Kelima, ahimsa, pantang
menggunakan cara-cara kekerasan. Penyelesaian masalah dengan kekerasan justru
akan mengundang kekerasan baru. Kekerasan bukannya menyadarkan lawan politik
tetapi justru menyuburkan kebencian dan rasa dendam. Sebaliknya, dengan paham
pantang kekerasan, caleg atau politisi dapat mengembangkan cinta kasih dan
kemampuannya sehingga dapat mengaktualisasikan diri sebagai makhluk sosial yang
menghargai heterogenitas, inklusivisme, pertukaran mutual, toleransi dan
kebersamaan.
D. Penutup
Dengan kelima pilar utama dan prinsip-prinsip moral itu,
kita berharap akan semakin banyak lagi caleg atau politisi yang kelak akan
menjadi pemimpin baik serta berpihak pada rakyat. Mereka yang menata dirinya
secara inklusif, mengedepankan penerimaan tanpa diskriminasi, serta menghindari
persaingan yang memicu konfik politik. Salah satu hymne dalam kitab Rg
Veda telah mengisyaratkan pentingnya rasa kebersamaan itu. Sam gacchadhvam,
sam vadadhvam, sam vo manamsi janatam. Berkumpullah, berdiskusilah bersama,
buatlah pikiranmu bersatu padu. Dengan pikiran yang bersatu padu itu akan bisa
menumbuhkan keyakinan yang sama.
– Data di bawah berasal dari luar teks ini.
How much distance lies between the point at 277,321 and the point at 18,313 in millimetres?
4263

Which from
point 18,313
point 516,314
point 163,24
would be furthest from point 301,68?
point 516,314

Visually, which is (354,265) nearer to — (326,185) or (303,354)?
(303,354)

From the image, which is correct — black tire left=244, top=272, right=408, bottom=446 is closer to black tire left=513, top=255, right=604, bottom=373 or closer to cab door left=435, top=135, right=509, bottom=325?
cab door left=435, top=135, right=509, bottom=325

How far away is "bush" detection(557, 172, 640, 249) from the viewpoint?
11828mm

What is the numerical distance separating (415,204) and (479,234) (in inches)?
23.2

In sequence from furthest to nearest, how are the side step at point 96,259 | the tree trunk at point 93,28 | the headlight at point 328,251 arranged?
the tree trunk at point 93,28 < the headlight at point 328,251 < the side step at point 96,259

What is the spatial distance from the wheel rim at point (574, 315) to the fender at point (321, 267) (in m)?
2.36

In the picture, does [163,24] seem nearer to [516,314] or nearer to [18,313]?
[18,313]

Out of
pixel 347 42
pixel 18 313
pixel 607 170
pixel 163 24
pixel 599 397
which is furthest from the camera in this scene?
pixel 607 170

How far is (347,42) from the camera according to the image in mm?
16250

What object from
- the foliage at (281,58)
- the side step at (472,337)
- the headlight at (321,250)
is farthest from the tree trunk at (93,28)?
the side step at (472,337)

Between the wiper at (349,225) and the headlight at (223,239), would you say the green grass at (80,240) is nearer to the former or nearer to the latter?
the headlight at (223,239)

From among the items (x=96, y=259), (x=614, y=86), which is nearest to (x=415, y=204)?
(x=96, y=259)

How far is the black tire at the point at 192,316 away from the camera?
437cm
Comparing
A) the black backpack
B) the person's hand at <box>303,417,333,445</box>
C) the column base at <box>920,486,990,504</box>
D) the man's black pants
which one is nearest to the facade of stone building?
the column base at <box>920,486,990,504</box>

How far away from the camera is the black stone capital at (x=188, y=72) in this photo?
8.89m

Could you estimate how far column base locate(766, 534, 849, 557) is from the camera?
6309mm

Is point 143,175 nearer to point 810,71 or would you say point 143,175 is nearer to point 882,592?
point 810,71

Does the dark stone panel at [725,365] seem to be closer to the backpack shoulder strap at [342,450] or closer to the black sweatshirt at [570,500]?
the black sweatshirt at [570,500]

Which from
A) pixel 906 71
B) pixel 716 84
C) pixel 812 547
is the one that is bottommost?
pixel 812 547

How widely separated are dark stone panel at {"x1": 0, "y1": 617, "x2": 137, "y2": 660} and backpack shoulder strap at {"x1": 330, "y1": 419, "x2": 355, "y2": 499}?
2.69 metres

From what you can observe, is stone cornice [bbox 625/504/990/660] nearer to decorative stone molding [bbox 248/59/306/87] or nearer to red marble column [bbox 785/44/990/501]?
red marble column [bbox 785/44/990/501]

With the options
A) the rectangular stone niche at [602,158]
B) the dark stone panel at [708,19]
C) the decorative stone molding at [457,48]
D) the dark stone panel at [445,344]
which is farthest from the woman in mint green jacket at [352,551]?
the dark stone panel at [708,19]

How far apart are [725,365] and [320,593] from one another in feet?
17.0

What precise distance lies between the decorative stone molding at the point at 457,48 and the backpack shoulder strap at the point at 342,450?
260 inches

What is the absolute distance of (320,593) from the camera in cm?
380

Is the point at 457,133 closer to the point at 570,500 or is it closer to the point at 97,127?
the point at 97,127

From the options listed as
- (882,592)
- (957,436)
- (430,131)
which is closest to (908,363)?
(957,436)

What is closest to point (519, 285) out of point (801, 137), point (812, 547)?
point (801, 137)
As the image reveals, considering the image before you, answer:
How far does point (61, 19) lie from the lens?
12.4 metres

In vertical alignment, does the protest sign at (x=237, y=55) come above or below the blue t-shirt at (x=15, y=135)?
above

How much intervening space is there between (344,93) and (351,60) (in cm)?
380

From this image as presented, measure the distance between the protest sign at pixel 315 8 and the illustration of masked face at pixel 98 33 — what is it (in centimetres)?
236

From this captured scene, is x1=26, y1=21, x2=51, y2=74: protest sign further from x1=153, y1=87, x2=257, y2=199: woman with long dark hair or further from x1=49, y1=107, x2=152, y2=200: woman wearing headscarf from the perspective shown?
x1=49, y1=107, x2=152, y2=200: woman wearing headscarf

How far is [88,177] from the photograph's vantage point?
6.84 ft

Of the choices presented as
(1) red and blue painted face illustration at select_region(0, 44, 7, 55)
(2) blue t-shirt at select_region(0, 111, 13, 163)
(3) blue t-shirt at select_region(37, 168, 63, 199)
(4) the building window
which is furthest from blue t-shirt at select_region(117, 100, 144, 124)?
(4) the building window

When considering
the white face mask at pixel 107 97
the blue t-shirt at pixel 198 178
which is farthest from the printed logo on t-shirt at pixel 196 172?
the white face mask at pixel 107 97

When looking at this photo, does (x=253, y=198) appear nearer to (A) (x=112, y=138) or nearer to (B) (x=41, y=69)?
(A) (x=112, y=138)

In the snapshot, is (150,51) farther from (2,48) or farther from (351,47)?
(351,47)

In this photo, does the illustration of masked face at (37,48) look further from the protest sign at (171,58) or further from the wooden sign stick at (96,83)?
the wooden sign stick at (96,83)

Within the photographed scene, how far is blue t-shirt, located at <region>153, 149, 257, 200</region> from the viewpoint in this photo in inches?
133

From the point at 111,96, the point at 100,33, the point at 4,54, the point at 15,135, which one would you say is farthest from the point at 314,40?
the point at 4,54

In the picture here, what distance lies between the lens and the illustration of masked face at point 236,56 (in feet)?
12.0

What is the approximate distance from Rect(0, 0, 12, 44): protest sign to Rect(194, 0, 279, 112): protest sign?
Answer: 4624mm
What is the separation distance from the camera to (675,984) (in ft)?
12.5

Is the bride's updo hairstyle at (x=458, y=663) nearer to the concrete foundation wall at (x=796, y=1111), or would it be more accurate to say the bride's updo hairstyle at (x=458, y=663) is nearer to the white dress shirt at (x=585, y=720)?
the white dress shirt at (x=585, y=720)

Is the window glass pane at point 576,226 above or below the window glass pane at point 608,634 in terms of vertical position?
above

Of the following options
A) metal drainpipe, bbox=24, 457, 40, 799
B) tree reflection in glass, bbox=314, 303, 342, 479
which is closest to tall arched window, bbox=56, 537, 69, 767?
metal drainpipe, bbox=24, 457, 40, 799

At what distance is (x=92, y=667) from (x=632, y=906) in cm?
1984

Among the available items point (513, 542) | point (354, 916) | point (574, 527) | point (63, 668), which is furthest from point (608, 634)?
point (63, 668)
Sebab,
Di mana ada keyakinan, di sana ada cinta kasih,
Di mana ada cinta kasih, di sana ada kedamaian,
Di mana ada kedamaian, di sana ada kebenaran,
Di mana ada kebenaran, di sana ada Tuhan,
Di mana ada Tuhan, di sana ada kebahagiaan.
Di mana ada cinta kasih, di sana ada kedamaian,
Di mana ada kedamaian, di sana ada kebenaran,
Di mana ada kebenaran, di sana ada Tuhan,
Di mana ada Tuhan, di sana ada kebahagiaan.